Set Up Your Project and Load Libraries

## Set the default size of figures and default to printing the R code
knitr::opts_chunk$set(fig.align = "center",
                      echo = F,
                      include = T)  

## Load the libraries we will be using
pacman::p_load(tidyverse, skimr)

## Changing the default theme to black/white instead of grey
theme_set(theme_bw())

## Read in the titanic.csv file and save it as t_df. 
# Include stringsAsFactors = T in read.csv() to change all the strings to factors: 
t_df <- read.csv("titanic.csv",
                 stringsAsFactors = T)

skim(t_df)
Data summary
Name t_df
Number of rows 2200
Number of columns 4
_______________________
Column type frequency:
factor 4
________________________
Group variables None

Variable type: factor

skim_variable n_missing complete_rate ordered n_unique top_counts
class 0 1 FALSE 4 Cre: 885, Thi: 705, Fir: 325, Sec: 285
age 0 1 FALSE 2 Adu: 2092, Chi: 108
sex 0 1 FALSE 2 Mal: 1730, Fem: 470
status 0 1 FALSE 2 Dea: 1490, Ali: 710

The titanic data has four variables:

Reordering the groups of class

You can check out the group order of a factor by using levels(). Let’s look at the group order of class:

levels(t_df$class)
## [1] "Crew"   "First"  "Second" "Third"

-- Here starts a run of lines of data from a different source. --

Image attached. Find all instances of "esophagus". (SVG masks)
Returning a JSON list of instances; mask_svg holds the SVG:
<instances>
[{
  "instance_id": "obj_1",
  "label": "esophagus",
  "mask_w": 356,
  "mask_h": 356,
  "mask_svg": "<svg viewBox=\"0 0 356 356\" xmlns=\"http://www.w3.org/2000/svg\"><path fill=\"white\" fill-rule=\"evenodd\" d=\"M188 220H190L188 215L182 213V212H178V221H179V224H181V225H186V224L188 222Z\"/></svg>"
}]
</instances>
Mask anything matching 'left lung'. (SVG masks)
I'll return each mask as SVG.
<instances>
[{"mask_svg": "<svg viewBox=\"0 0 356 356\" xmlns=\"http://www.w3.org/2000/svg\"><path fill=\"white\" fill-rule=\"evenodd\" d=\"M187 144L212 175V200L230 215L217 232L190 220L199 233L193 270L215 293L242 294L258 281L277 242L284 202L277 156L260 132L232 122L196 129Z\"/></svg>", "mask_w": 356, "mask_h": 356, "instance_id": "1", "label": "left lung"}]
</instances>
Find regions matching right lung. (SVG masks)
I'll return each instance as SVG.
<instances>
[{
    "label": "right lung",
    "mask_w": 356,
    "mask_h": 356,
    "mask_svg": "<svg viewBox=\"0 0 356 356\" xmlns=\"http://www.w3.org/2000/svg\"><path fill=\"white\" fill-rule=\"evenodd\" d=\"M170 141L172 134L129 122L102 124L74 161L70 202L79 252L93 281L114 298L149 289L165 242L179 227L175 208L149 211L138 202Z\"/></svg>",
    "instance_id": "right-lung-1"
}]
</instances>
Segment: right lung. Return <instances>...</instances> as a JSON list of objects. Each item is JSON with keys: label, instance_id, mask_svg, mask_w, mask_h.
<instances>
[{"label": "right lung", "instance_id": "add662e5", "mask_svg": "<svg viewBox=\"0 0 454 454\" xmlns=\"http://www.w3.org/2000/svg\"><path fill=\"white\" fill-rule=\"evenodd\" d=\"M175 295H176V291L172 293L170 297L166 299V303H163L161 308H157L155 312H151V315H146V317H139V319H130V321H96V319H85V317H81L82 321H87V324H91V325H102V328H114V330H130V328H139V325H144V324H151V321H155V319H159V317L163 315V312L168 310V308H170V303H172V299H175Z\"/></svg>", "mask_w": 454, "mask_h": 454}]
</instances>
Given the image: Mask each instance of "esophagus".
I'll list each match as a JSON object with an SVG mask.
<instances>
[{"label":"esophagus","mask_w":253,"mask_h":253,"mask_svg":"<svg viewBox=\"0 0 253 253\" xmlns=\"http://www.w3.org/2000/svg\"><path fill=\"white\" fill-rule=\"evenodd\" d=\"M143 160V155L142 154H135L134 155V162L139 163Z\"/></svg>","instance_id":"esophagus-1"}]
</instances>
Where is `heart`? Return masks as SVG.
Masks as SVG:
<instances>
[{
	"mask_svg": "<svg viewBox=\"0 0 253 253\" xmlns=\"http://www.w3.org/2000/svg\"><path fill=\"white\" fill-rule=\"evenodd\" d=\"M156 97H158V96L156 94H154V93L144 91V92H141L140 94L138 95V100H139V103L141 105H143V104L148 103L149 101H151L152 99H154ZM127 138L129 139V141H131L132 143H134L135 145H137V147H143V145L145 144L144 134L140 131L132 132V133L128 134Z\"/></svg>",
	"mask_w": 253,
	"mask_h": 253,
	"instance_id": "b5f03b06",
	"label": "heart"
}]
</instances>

They aren’t in the order that we would want to see them in. We can manually specify the order of groups of a factor. How?

By using the factor() function. If you want to change the levels of a factor, you need to give factor() two arguments:

  1. x = the factor (t_df$class)
  2. levels = a vector of the names of the groups in the order we want them presented.
t_df$class <- 
  factor(x = t_df$class,
         levels = c("First", "Second", "Third", "Crew"))

# Checking that the groups are in the new order
levels(t_df$class)
## [1] "First"  "Second" "Third"  "Crew"

Great! But why do we care about the order of the groups? Because when we make our bar chart, the group order will also be the order of the bars. If there isn’t a natural order to the groups, you don’t need to worry about changing the group order. But if there is a natural order, placing the groups in the correct order should be the first step you take!

Categorical Data: Bar Graphs with geom_bar()

Start with a bar graph of passenger class. The most direct way to create a bar chart with unsummarized, “raw” data is to add geom_bar() to the blank plot created by ggplot().

To create a basic bar chart with geom_bar(), you need to use either the x or y aesthetic (depending if you want the group names on the x or y-axis) and not assign the other aesthetic to a column.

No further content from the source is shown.